Reproduce each of the items below verbatim, keeping every line and its wording unchanged.

INPUT MATERIAL:
---

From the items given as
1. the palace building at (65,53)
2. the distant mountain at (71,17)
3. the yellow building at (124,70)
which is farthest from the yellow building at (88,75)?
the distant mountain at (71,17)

---

RIGHT ANSWER:
From the items given as
1. the palace building at (65,53)
2. the distant mountain at (71,17)
3. the yellow building at (124,70)
which is farthest from the yellow building at (88,75)?
the distant mountain at (71,17)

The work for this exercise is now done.